%%

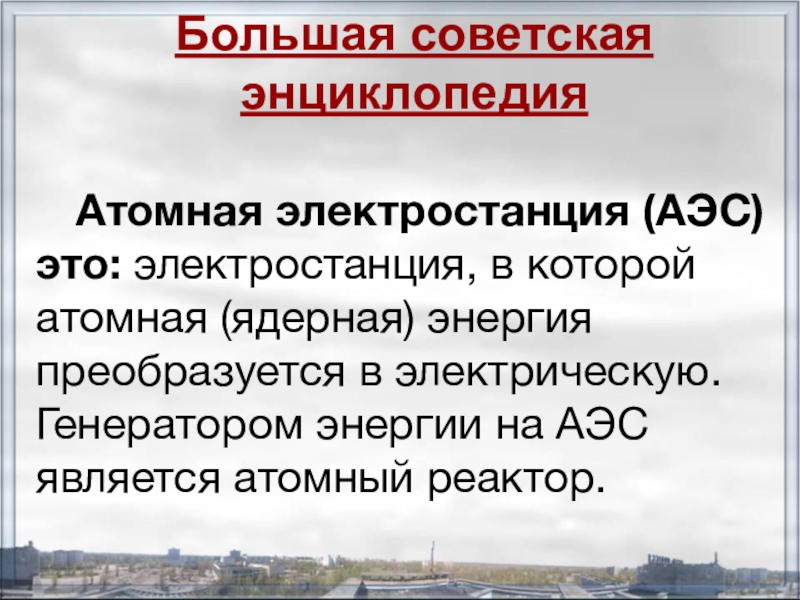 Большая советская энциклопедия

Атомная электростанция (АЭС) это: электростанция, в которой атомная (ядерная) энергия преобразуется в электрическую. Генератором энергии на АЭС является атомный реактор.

%%
%%

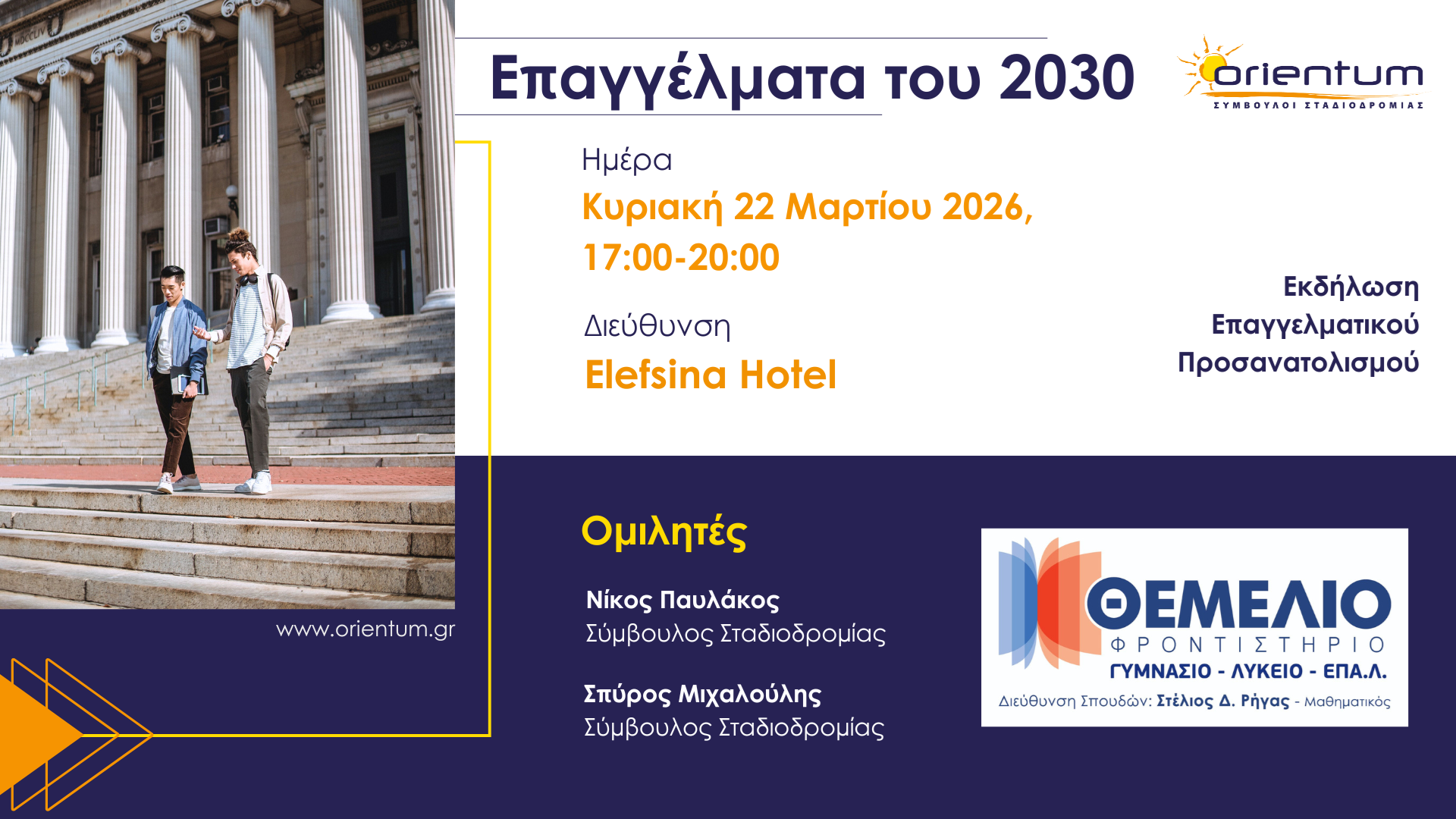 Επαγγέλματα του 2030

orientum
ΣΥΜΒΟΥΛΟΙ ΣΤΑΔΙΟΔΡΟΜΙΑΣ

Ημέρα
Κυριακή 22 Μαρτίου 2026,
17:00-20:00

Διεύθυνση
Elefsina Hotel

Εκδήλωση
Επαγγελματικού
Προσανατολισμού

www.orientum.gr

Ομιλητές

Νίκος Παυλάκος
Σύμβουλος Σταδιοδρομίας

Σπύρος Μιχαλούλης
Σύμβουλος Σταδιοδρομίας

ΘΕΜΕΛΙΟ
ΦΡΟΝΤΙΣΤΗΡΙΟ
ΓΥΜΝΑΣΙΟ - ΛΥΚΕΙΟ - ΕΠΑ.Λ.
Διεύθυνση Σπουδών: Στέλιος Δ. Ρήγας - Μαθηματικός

%%
%%

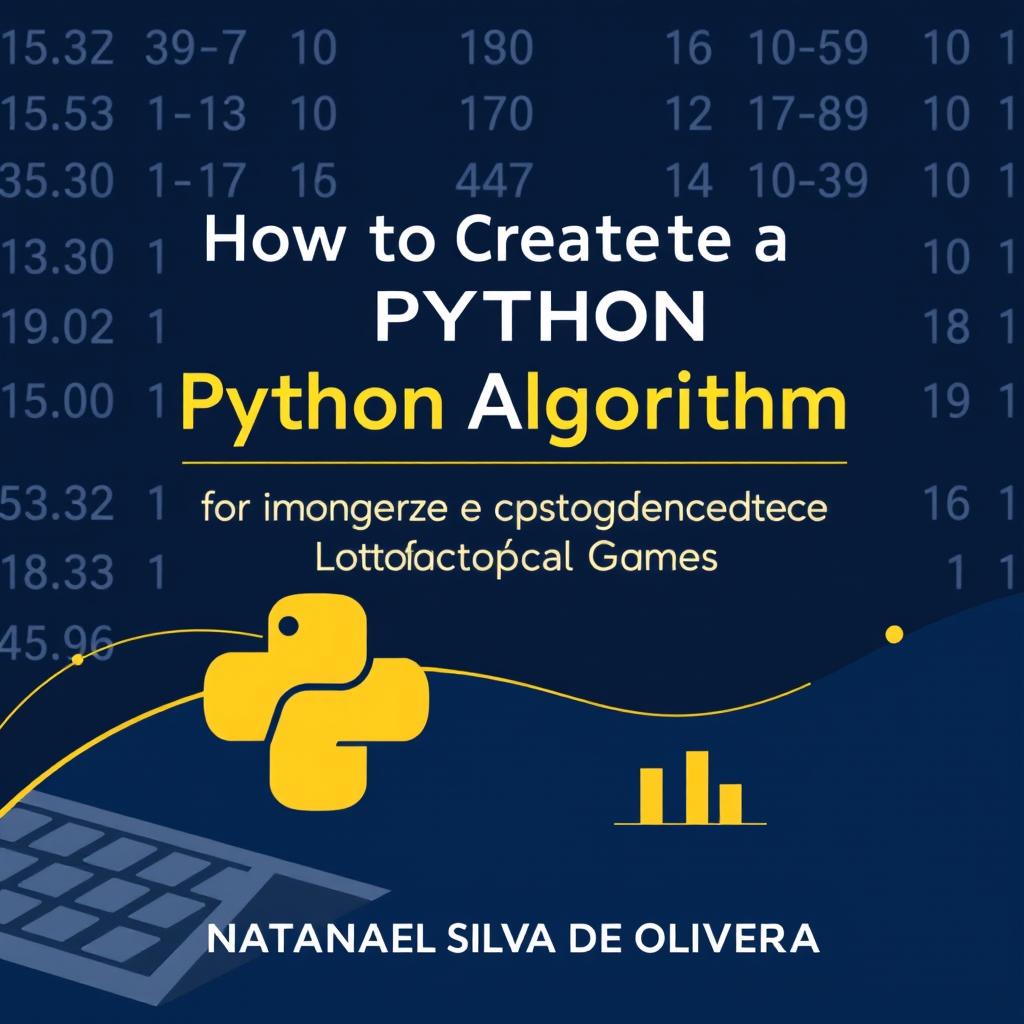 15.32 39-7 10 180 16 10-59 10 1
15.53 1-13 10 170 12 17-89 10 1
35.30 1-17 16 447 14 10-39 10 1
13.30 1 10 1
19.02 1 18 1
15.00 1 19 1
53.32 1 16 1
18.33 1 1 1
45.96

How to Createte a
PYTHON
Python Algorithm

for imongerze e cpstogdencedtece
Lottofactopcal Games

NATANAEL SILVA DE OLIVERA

%%

TASK ITEM: When you reach the line with "Κυριακή 22 Μαρτίου" in the records above, start writing out lines exactly, and stop once the line with "Διεύθυνση Σπουδών: Στέλιος" has been written; include nothing else.

WRITTEN SOLUTION:
Κυριακή 22 Μαρτίου 2026,
17:00-20:00

Διεύθυνση
Elefsina Hotel

Εκδήλωση
Επαγγελματικού
Προσανατολισμού

www.orientum.gr

Ομιλητές

Νίκος Παυλάκος
Σύμβουλος Σταδιοδρομίας

Σπύρος Μιχαλούλης
Σύμβουλος Σταδιοδρομίας

ΘΕΜΕΛΙΟ
ΦΡΟΝΤΙΣΤΗΡΙΟ
ΓΥΜΝΑΣΙΟ - ΛΥΚΕΙΟ - ΕΠΑ.Λ.
Διεύθυνση Σπουδών: Στέλιος Δ. Ρήγας - Μαθηματικός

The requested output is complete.